The Frontier Centre for Public Policy, the wheat field version of the right wing Fraser Institute, has outdone itself for sheer wackiness.
A couple of weeks ago, the "think" tank came up with a report suggesting that schools are spending too much time introducing kids to computers. Too expensive, said the centre. And, besides, kids with computers don't learn any better than anyone else.
One might have thought the author still had shares in some kind of chisel-and-tablet company. Well, after all, the old Remington Selectric was good enough for grandpa, it should be good enough for today's kids.
If that wasn't bad enough, the centre for hayseeds has come up with a report that tops that, this one claiming that students are getting a lopsided view of the environment.

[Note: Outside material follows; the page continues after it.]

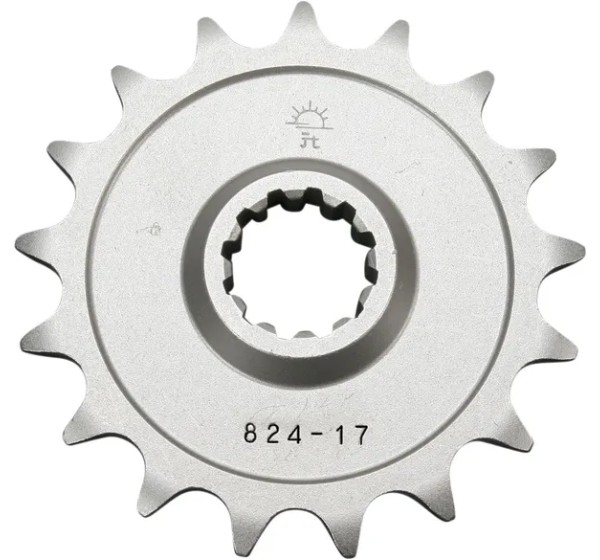 JT SPROCKETS Ritzel & Kettenräder für HUSQVARNA TE 610 1991-2007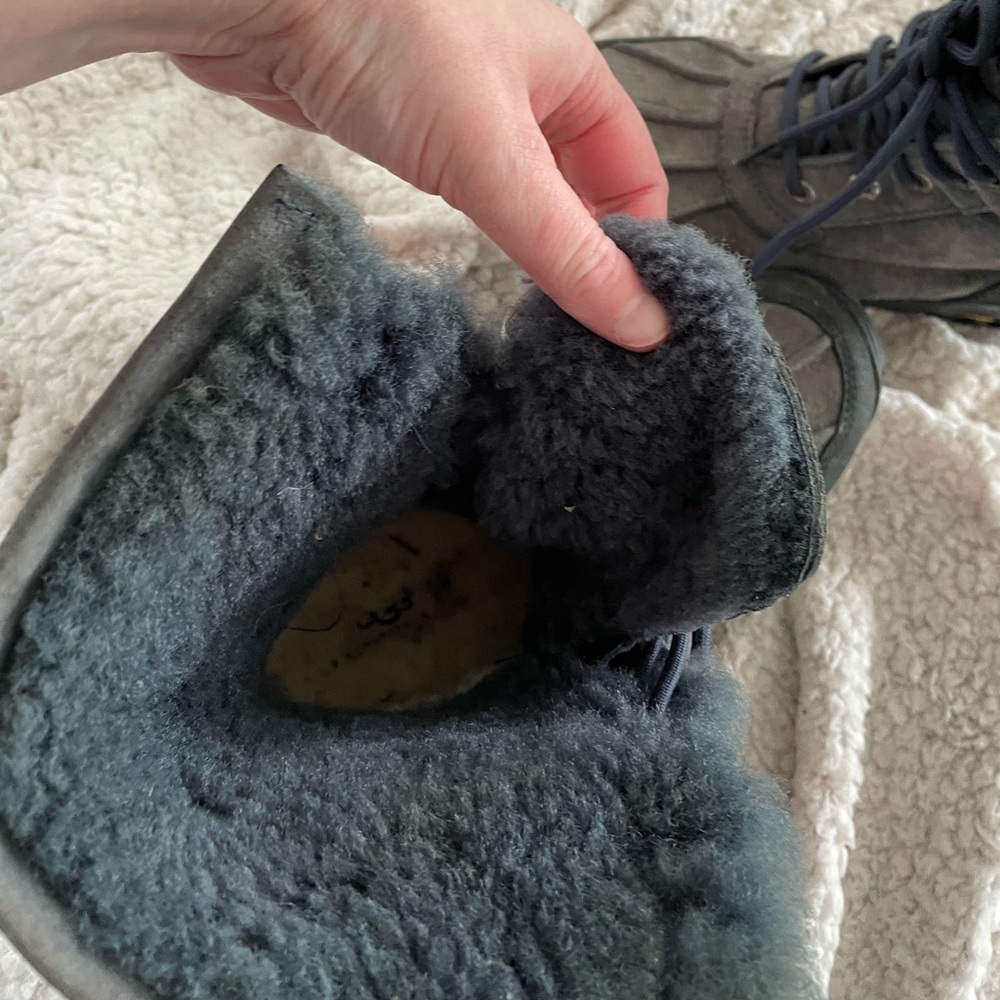 Fairy new UGGS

The report makes such sweeping conclusions as "most textbooks and children's books that deal with the environment contain significant exaggerations and fallacies." Apparently, unlike reports from the Frontier Centre on Public Policy.
Children's books?
You mean to say that the Once-ler in Dr. Suess's book The Lorax didn't chop down all the Truffula trees? Get outta town.
Not only that, the centre says that despite "the fact" that "not all scientists accept global warming is caused by man-mad CO2 emissions … students are normally only exposed to the accepted view on global warming."
Indeed. Because it is "accepted." Accepted by, oh, 99 per cent of the world's top scientists. The centre must be one of the lone castles standing against what everyone else accepted years ago.
The author, no doubt, yearns for that old family buckboard and those lazy, hazy school days when he could dunk girls' pigtails in the inkwell on his desk.